----- Passage to read -----

By Abby S. Van Voorhees, MD,
July 01, 2014
The dog days of summer are here...
And so it is fitting that we have a hot issue of DW for you this month. Let’s start with our interview of Dr. John Harris in our Acta column. I’m sure that each of us has been frustrated by the often unyielding course of vitiligo. So I especially enjoyed learning about some of the discoveries that he is making regarding the pathogenesis of this disease. And how fortunate that drugs that target these pathways already exist, and so clinical trials may soon be possible. I love seeing our understanding of dermatology move forward.
Another hot topic this month focuses on the aging hand. This area of the body always seemed to me to be more revealing of a person’s age than their face. Between make-up and cosmetic procedures we are all aware of how much can be achieved to improve the appearance of an aging face. These approaches are now being adapted for use on the dorsal hands. Steps to address the dyspigmentation and loss of fat are highlighted. Whether you want to begin doing these procedures yourself or watch from the sidelines, we’ll all want to read about it so that we can counsel our patients knowledgeably.

----- Information -----

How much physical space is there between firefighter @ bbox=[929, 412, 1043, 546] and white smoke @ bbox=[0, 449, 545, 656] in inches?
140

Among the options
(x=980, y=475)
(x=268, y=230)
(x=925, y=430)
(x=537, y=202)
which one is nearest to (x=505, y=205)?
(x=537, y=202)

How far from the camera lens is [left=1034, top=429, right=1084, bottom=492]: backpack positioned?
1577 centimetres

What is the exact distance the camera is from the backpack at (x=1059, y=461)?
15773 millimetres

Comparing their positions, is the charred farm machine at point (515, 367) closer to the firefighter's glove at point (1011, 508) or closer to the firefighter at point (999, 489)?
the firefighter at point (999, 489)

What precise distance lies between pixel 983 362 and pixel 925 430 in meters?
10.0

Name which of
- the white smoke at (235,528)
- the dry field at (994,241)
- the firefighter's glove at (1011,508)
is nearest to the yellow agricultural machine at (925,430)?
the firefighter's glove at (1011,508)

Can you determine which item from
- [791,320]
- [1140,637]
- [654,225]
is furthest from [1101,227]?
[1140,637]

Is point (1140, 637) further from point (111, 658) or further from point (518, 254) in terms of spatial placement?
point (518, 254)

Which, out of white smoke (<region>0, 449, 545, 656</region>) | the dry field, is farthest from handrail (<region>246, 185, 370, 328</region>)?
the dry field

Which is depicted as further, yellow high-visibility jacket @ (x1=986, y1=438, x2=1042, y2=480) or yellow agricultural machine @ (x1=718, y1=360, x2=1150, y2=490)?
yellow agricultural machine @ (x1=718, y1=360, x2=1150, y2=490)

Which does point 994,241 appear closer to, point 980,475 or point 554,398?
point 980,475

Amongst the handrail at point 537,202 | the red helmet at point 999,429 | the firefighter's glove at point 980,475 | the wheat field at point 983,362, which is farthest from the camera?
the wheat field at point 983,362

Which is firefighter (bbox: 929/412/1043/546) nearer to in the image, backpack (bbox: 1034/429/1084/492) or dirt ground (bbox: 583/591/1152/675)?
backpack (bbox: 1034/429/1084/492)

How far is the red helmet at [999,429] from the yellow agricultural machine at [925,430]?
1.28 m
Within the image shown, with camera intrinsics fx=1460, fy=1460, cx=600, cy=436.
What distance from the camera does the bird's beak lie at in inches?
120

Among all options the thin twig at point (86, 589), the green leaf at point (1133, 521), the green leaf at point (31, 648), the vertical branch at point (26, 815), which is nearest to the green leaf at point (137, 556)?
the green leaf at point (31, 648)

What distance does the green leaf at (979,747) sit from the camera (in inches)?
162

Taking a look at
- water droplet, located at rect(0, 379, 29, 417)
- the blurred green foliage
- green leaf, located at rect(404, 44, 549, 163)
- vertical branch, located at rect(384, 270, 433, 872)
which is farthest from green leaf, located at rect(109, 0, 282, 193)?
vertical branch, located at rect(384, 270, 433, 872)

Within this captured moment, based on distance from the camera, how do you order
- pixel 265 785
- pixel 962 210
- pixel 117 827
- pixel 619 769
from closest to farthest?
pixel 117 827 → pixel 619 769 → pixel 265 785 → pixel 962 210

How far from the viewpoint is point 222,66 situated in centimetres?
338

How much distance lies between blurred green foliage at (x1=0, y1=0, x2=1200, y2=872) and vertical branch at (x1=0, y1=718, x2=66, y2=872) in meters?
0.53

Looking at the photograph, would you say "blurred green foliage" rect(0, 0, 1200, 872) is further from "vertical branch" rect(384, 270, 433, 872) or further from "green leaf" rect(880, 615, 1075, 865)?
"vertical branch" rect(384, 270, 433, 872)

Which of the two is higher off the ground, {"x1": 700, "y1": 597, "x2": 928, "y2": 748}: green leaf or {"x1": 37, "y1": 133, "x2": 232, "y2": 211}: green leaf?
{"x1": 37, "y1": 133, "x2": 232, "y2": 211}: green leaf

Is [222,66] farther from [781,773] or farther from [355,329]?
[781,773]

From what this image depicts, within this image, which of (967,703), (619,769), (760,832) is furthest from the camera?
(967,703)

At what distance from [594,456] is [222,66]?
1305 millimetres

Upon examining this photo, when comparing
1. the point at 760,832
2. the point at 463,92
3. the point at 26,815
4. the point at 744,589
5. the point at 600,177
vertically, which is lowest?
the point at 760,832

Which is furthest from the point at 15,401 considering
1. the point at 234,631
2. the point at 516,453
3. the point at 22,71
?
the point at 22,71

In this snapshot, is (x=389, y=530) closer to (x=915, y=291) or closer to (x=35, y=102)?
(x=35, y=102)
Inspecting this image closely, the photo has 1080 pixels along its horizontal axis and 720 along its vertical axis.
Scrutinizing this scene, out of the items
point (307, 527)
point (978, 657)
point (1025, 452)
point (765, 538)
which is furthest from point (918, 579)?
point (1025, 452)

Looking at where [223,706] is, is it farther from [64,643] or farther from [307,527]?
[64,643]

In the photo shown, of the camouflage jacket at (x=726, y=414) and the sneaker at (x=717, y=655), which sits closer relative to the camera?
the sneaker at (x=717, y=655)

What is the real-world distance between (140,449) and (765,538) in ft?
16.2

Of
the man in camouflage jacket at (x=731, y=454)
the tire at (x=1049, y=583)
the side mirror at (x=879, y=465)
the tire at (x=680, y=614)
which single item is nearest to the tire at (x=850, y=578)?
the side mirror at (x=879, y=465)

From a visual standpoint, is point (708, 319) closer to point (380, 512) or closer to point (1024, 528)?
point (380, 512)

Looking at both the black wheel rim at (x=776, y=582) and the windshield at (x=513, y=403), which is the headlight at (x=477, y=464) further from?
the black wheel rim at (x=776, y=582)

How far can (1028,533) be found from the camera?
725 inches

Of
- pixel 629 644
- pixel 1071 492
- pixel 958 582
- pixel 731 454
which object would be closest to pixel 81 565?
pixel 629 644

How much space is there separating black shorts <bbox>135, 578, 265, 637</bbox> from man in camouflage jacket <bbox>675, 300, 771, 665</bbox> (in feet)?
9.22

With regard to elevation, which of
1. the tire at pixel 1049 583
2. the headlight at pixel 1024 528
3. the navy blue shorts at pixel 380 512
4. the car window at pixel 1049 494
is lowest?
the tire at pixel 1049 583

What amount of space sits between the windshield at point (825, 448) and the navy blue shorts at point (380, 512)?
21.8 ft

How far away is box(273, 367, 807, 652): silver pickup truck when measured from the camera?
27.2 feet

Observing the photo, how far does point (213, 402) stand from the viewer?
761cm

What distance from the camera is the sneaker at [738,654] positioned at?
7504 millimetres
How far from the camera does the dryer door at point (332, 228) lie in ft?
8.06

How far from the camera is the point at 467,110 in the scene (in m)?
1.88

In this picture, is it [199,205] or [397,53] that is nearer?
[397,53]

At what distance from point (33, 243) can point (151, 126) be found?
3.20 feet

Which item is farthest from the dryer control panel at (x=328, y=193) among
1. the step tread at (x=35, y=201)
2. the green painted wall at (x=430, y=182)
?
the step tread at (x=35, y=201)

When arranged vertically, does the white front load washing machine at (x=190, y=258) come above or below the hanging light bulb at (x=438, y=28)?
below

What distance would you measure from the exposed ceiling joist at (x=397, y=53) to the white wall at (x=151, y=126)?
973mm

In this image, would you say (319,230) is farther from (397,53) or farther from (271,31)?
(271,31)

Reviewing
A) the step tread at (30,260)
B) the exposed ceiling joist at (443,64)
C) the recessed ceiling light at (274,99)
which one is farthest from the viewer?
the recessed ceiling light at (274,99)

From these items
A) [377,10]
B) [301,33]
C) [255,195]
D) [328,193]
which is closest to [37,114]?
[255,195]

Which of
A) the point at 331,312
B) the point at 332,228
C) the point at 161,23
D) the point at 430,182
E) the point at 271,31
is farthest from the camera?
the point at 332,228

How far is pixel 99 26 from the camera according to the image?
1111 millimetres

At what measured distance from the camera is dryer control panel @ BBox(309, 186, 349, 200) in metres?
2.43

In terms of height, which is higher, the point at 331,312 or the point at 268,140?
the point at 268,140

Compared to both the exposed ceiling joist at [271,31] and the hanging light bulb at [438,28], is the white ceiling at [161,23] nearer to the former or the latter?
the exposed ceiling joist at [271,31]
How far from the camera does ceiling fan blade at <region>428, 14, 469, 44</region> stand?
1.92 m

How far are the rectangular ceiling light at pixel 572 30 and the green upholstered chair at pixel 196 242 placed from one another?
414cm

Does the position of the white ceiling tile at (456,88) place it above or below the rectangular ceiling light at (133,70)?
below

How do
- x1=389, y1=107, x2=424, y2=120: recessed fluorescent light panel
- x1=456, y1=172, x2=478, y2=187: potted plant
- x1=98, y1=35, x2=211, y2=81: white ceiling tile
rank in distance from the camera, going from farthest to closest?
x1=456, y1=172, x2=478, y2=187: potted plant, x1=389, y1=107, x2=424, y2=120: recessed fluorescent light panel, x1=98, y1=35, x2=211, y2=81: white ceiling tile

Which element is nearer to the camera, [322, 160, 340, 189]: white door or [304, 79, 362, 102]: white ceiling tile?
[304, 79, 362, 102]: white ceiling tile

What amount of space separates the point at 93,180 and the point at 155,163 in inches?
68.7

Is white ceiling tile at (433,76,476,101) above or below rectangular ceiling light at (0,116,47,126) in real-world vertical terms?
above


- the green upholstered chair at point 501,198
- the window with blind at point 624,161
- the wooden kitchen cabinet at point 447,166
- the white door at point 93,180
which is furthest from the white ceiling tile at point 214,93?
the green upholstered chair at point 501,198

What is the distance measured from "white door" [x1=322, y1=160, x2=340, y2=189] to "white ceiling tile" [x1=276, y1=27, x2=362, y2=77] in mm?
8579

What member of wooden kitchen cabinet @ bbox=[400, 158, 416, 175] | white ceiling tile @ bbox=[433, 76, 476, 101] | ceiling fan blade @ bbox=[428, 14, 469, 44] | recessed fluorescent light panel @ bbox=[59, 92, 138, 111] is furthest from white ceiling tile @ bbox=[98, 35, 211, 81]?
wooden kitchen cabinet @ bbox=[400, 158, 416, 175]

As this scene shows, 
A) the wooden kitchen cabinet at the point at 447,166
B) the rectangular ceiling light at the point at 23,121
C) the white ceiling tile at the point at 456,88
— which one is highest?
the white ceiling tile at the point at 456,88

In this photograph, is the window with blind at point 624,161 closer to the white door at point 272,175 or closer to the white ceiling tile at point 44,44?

-----

* Required work
1. In the column, which disease did the interview with Dr. John Harris cover?
2. In the column, rename "dorsal hands" as "backs of the hands" and give the part that begins at the words "Another hot topic" and stops after "our patients knowledgeably.".
3. Shorten the paragraph of the column that begins "Another hot topic this month" and keep its main facts.
The saved entries have nothing to do with the column.

* Task answers
1. Vitiligo.

2.
Another hot topic this month focuses on the aging hand. This area of the body always seemed to me to be more revealing of a person’s age than their face. Between make-up and cosmetic procedures we are all aware of how much can be achieved to improve the appearance of an aging face. These approaches are now being adapted for use on the backs of the hands. Steps to address the dyspigmentation and loss of fat are highlighted. Whether you want to begin doing these procedures yourself or watch from the sidelines, we’ll all want to read about it so that we can counsel our patients knowledgeably.

3. This month's issue also covers the aging hand, which the writer finds shows age more than the face. Methods already used to improve an aging face are now being adapted for the dorsal hands, with steps to address dyspigmentation and fat loss. Readers will want to learn about them whether or not they perform the procedures, so they can counsel patients knowledgeably.